I Due Foscari (The Two Foscaris) at St Gallen. And no, there’s not normally water outside the cathedral.
Back in June we’d seen I Due Foscari (Verdi’s opera also set in Venice) outside the Cathedral in St Gallen.
There, they’d built a canal into the set, and the water was a major presence. There were gondolas as transport, singing-stage, and prison cage; the chorus spent a lot of time singing from in (not on) the water which emphasised their separation from the grandeur of the Doges’ chambers; and as the Doge himself descended into sorrow, remorse and death, he stumbled down the steps and into the water. Brilliant symbolism.
Somehow I felt Mörbisch missed their watery opportunity. But … nonetheless, a great night.
But final fireworks plus water-play at Mörbisch … spectacular!
Funny, I haven’t mentioned the music. You know, I think we take it for granted now that the singers will be great, and able to act and move as well – and that the orchestra will be full-scale fine, and that the sound production will be impeccable. It’s the overall production that stays in the mind.

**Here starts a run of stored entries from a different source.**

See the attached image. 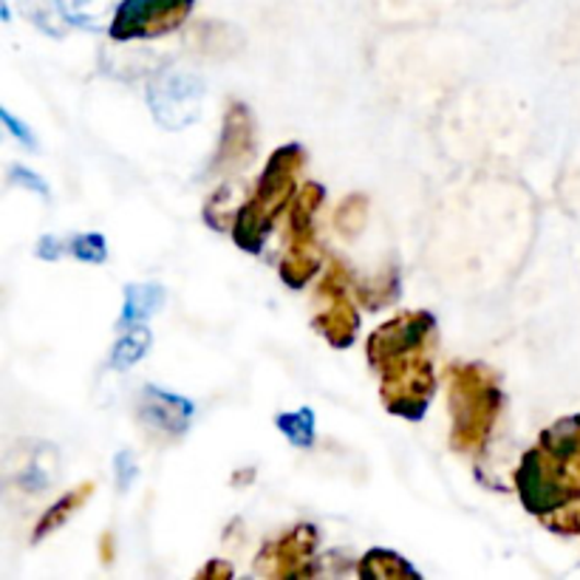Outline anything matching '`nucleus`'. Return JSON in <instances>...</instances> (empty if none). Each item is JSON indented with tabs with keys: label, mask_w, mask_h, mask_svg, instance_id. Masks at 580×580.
<instances>
[{
	"label": "nucleus",
	"mask_w": 580,
	"mask_h": 580,
	"mask_svg": "<svg viewBox=\"0 0 580 580\" xmlns=\"http://www.w3.org/2000/svg\"><path fill=\"white\" fill-rule=\"evenodd\" d=\"M437 317L422 309L403 312L376 326L366 340L371 369L380 374V399L385 410L419 422L437 394L433 374Z\"/></svg>",
	"instance_id": "nucleus-1"
},
{
	"label": "nucleus",
	"mask_w": 580,
	"mask_h": 580,
	"mask_svg": "<svg viewBox=\"0 0 580 580\" xmlns=\"http://www.w3.org/2000/svg\"><path fill=\"white\" fill-rule=\"evenodd\" d=\"M515 492L538 521L580 499V414L541 430L515 471Z\"/></svg>",
	"instance_id": "nucleus-2"
},
{
	"label": "nucleus",
	"mask_w": 580,
	"mask_h": 580,
	"mask_svg": "<svg viewBox=\"0 0 580 580\" xmlns=\"http://www.w3.org/2000/svg\"><path fill=\"white\" fill-rule=\"evenodd\" d=\"M444 376L451 410V448L464 456H482L504 405L499 374L487 369L485 362H453Z\"/></svg>",
	"instance_id": "nucleus-3"
},
{
	"label": "nucleus",
	"mask_w": 580,
	"mask_h": 580,
	"mask_svg": "<svg viewBox=\"0 0 580 580\" xmlns=\"http://www.w3.org/2000/svg\"><path fill=\"white\" fill-rule=\"evenodd\" d=\"M303 164H306V151L294 142L283 144L269 156L253 196L232 216V241L239 250L250 255H258L264 250L275 221L283 216L287 207H292L294 196L301 190L298 176H301Z\"/></svg>",
	"instance_id": "nucleus-4"
},
{
	"label": "nucleus",
	"mask_w": 580,
	"mask_h": 580,
	"mask_svg": "<svg viewBox=\"0 0 580 580\" xmlns=\"http://www.w3.org/2000/svg\"><path fill=\"white\" fill-rule=\"evenodd\" d=\"M351 272L343 260H328L326 272L317 283V298L323 301V309L314 317V328L326 337L328 346L348 348L357 340L360 332V314H357L355 301H351Z\"/></svg>",
	"instance_id": "nucleus-5"
},
{
	"label": "nucleus",
	"mask_w": 580,
	"mask_h": 580,
	"mask_svg": "<svg viewBox=\"0 0 580 580\" xmlns=\"http://www.w3.org/2000/svg\"><path fill=\"white\" fill-rule=\"evenodd\" d=\"M193 3L196 0H123L111 21V37L128 43L171 35L190 18Z\"/></svg>",
	"instance_id": "nucleus-6"
},
{
	"label": "nucleus",
	"mask_w": 580,
	"mask_h": 580,
	"mask_svg": "<svg viewBox=\"0 0 580 580\" xmlns=\"http://www.w3.org/2000/svg\"><path fill=\"white\" fill-rule=\"evenodd\" d=\"M321 544V533L312 524H298L280 535V538L267 541L260 546L255 569L264 578L289 580V578H312L314 575V553Z\"/></svg>",
	"instance_id": "nucleus-7"
},
{
	"label": "nucleus",
	"mask_w": 580,
	"mask_h": 580,
	"mask_svg": "<svg viewBox=\"0 0 580 580\" xmlns=\"http://www.w3.org/2000/svg\"><path fill=\"white\" fill-rule=\"evenodd\" d=\"M207 89L205 82L187 71H164L162 77L151 82L148 91V105L153 111V119L167 130L187 128L201 111Z\"/></svg>",
	"instance_id": "nucleus-8"
},
{
	"label": "nucleus",
	"mask_w": 580,
	"mask_h": 580,
	"mask_svg": "<svg viewBox=\"0 0 580 580\" xmlns=\"http://www.w3.org/2000/svg\"><path fill=\"white\" fill-rule=\"evenodd\" d=\"M255 144H258V130H255L253 111L241 100H232L224 111L219 148H216V156H212L207 173L210 176H230V173L241 171L246 162H253Z\"/></svg>",
	"instance_id": "nucleus-9"
},
{
	"label": "nucleus",
	"mask_w": 580,
	"mask_h": 580,
	"mask_svg": "<svg viewBox=\"0 0 580 580\" xmlns=\"http://www.w3.org/2000/svg\"><path fill=\"white\" fill-rule=\"evenodd\" d=\"M287 253L280 258V280L289 289H303L309 280L321 272V255H317V239L314 230H289Z\"/></svg>",
	"instance_id": "nucleus-10"
},
{
	"label": "nucleus",
	"mask_w": 580,
	"mask_h": 580,
	"mask_svg": "<svg viewBox=\"0 0 580 580\" xmlns=\"http://www.w3.org/2000/svg\"><path fill=\"white\" fill-rule=\"evenodd\" d=\"M139 414L151 428H156L159 433H167V437H182L190 425L193 417V405L187 403L185 396L167 394V391L159 388H144L142 405H139Z\"/></svg>",
	"instance_id": "nucleus-11"
},
{
	"label": "nucleus",
	"mask_w": 580,
	"mask_h": 580,
	"mask_svg": "<svg viewBox=\"0 0 580 580\" xmlns=\"http://www.w3.org/2000/svg\"><path fill=\"white\" fill-rule=\"evenodd\" d=\"M91 496H94V482H82V485H77L74 490L62 492L60 499L48 507V510L40 515V521H37L35 541L48 538L55 530H60V526L66 524L80 507H85V501H89Z\"/></svg>",
	"instance_id": "nucleus-12"
},
{
	"label": "nucleus",
	"mask_w": 580,
	"mask_h": 580,
	"mask_svg": "<svg viewBox=\"0 0 580 580\" xmlns=\"http://www.w3.org/2000/svg\"><path fill=\"white\" fill-rule=\"evenodd\" d=\"M164 301L162 287L156 283H139V287H128L125 289V306H123V317H119V328H134V326H144L151 321L153 314L159 312Z\"/></svg>",
	"instance_id": "nucleus-13"
},
{
	"label": "nucleus",
	"mask_w": 580,
	"mask_h": 580,
	"mask_svg": "<svg viewBox=\"0 0 580 580\" xmlns=\"http://www.w3.org/2000/svg\"><path fill=\"white\" fill-rule=\"evenodd\" d=\"M357 572L360 578H371V580H399V578H419V572L410 567L408 560L403 555L391 553V549H369L362 555V560L357 564Z\"/></svg>",
	"instance_id": "nucleus-14"
},
{
	"label": "nucleus",
	"mask_w": 580,
	"mask_h": 580,
	"mask_svg": "<svg viewBox=\"0 0 580 580\" xmlns=\"http://www.w3.org/2000/svg\"><path fill=\"white\" fill-rule=\"evenodd\" d=\"M396 294H399V269L396 267L383 269L374 280L357 283V301L369 312H380L383 306L394 303Z\"/></svg>",
	"instance_id": "nucleus-15"
},
{
	"label": "nucleus",
	"mask_w": 580,
	"mask_h": 580,
	"mask_svg": "<svg viewBox=\"0 0 580 580\" xmlns=\"http://www.w3.org/2000/svg\"><path fill=\"white\" fill-rule=\"evenodd\" d=\"M366 219H369V196L362 193L346 196L335 210V227L346 239H357L366 227Z\"/></svg>",
	"instance_id": "nucleus-16"
},
{
	"label": "nucleus",
	"mask_w": 580,
	"mask_h": 580,
	"mask_svg": "<svg viewBox=\"0 0 580 580\" xmlns=\"http://www.w3.org/2000/svg\"><path fill=\"white\" fill-rule=\"evenodd\" d=\"M148 348H151V332L144 326H134L119 337V343L114 346V355H111V362H114V369H130V366H137L148 355Z\"/></svg>",
	"instance_id": "nucleus-17"
},
{
	"label": "nucleus",
	"mask_w": 580,
	"mask_h": 580,
	"mask_svg": "<svg viewBox=\"0 0 580 580\" xmlns=\"http://www.w3.org/2000/svg\"><path fill=\"white\" fill-rule=\"evenodd\" d=\"M278 430L298 448H312L314 444V414L309 408L289 410V414H278L275 419Z\"/></svg>",
	"instance_id": "nucleus-18"
},
{
	"label": "nucleus",
	"mask_w": 580,
	"mask_h": 580,
	"mask_svg": "<svg viewBox=\"0 0 580 580\" xmlns=\"http://www.w3.org/2000/svg\"><path fill=\"white\" fill-rule=\"evenodd\" d=\"M66 253L74 255L82 264H103L108 258V246H105V239L100 232H82L66 244Z\"/></svg>",
	"instance_id": "nucleus-19"
},
{
	"label": "nucleus",
	"mask_w": 580,
	"mask_h": 580,
	"mask_svg": "<svg viewBox=\"0 0 580 580\" xmlns=\"http://www.w3.org/2000/svg\"><path fill=\"white\" fill-rule=\"evenodd\" d=\"M546 530H553L555 535H580V499L572 504L560 507V510L549 512L546 519H541Z\"/></svg>",
	"instance_id": "nucleus-20"
},
{
	"label": "nucleus",
	"mask_w": 580,
	"mask_h": 580,
	"mask_svg": "<svg viewBox=\"0 0 580 580\" xmlns=\"http://www.w3.org/2000/svg\"><path fill=\"white\" fill-rule=\"evenodd\" d=\"M114 473H116V485H119V490H128L130 482L137 478V459H134V453L123 451L119 456L114 459Z\"/></svg>",
	"instance_id": "nucleus-21"
},
{
	"label": "nucleus",
	"mask_w": 580,
	"mask_h": 580,
	"mask_svg": "<svg viewBox=\"0 0 580 580\" xmlns=\"http://www.w3.org/2000/svg\"><path fill=\"white\" fill-rule=\"evenodd\" d=\"M105 0H60L66 18L77 23H89V9H100Z\"/></svg>",
	"instance_id": "nucleus-22"
},
{
	"label": "nucleus",
	"mask_w": 580,
	"mask_h": 580,
	"mask_svg": "<svg viewBox=\"0 0 580 580\" xmlns=\"http://www.w3.org/2000/svg\"><path fill=\"white\" fill-rule=\"evenodd\" d=\"M196 578H205V580H227L232 578V567L227 564V560H210L201 572L196 575Z\"/></svg>",
	"instance_id": "nucleus-23"
},
{
	"label": "nucleus",
	"mask_w": 580,
	"mask_h": 580,
	"mask_svg": "<svg viewBox=\"0 0 580 580\" xmlns=\"http://www.w3.org/2000/svg\"><path fill=\"white\" fill-rule=\"evenodd\" d=\"M62 253H66V244H60L55 235H46V239H40V246H37V255H40V258L57 260Z\"/></svg>",
	"instance_id": "nucleus-24"
},
{
	"label": "nucleus",
	"mask_w": 580,
	"mask_h": 580,
	"mask_svg": "<svg viewBox=\"0 0 580 580\" xmlns=\"http://www.w3.org/2000/svg\"><path fill=\"white\" fill-rule=\"evenodd\" d=\"M3 119H7V125H9V128H12V134H14V137L21 139V142H26L28 148H35V137H32V134H28V128H26V125H21V123H18V119H14V116L9 114V111H3Z\"/></svg>",
	"instance_id": "nucleus-25"
},
{
	"label": "nucleus",
	"mask_w": 580,
	"mask_h": 580,
	"mask_svg": "<svg viewBox=\"0 0 580 580\" xmlns=\"http://www.w3.org/2000/svg\"><path fill=\"white\" fill-rule=\"evenodd\" d=\"M12 176L18 178V182H23L26 187H35L37 193H46V185H43V182L35 176V173L26 171V167H12Z\"/></svg>",
	"instance_id": "nucleus-26"
},
{
	"label": "nucleus",
	"mask_w": 580,
	"mask_h": 580,
	"mask_svg": "<svg viewBox=\"0 0 580 580\" xmlns=\"http://www.w3.org/2000/svg\"><path fill=\"white\" fill-rule=\"evenodd\" d=\"M100 555H103V564H111L114 560V535L105 533L103 544H100Z\"/></svg>",
	"instance_id": "nucleus-27"
}]
</instances>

As these will. Too much? Never!
So, a few more photos too.
Another nice symbolism – a wrecked gondola being lifted from the canal during the overture to Eine Nacht…..
The prison scene for Tosca
They put the fireworks into the interval at Tosca – not to overwhelm the final tragedy of the ending, I think.
And looking back to 2007 at the St Margrethen Steinbruch, just because we can …
Nabucco enters on his war-machine, Nabucco 2007
The destruction of the temple in Jerusalem, Nabucco 2007.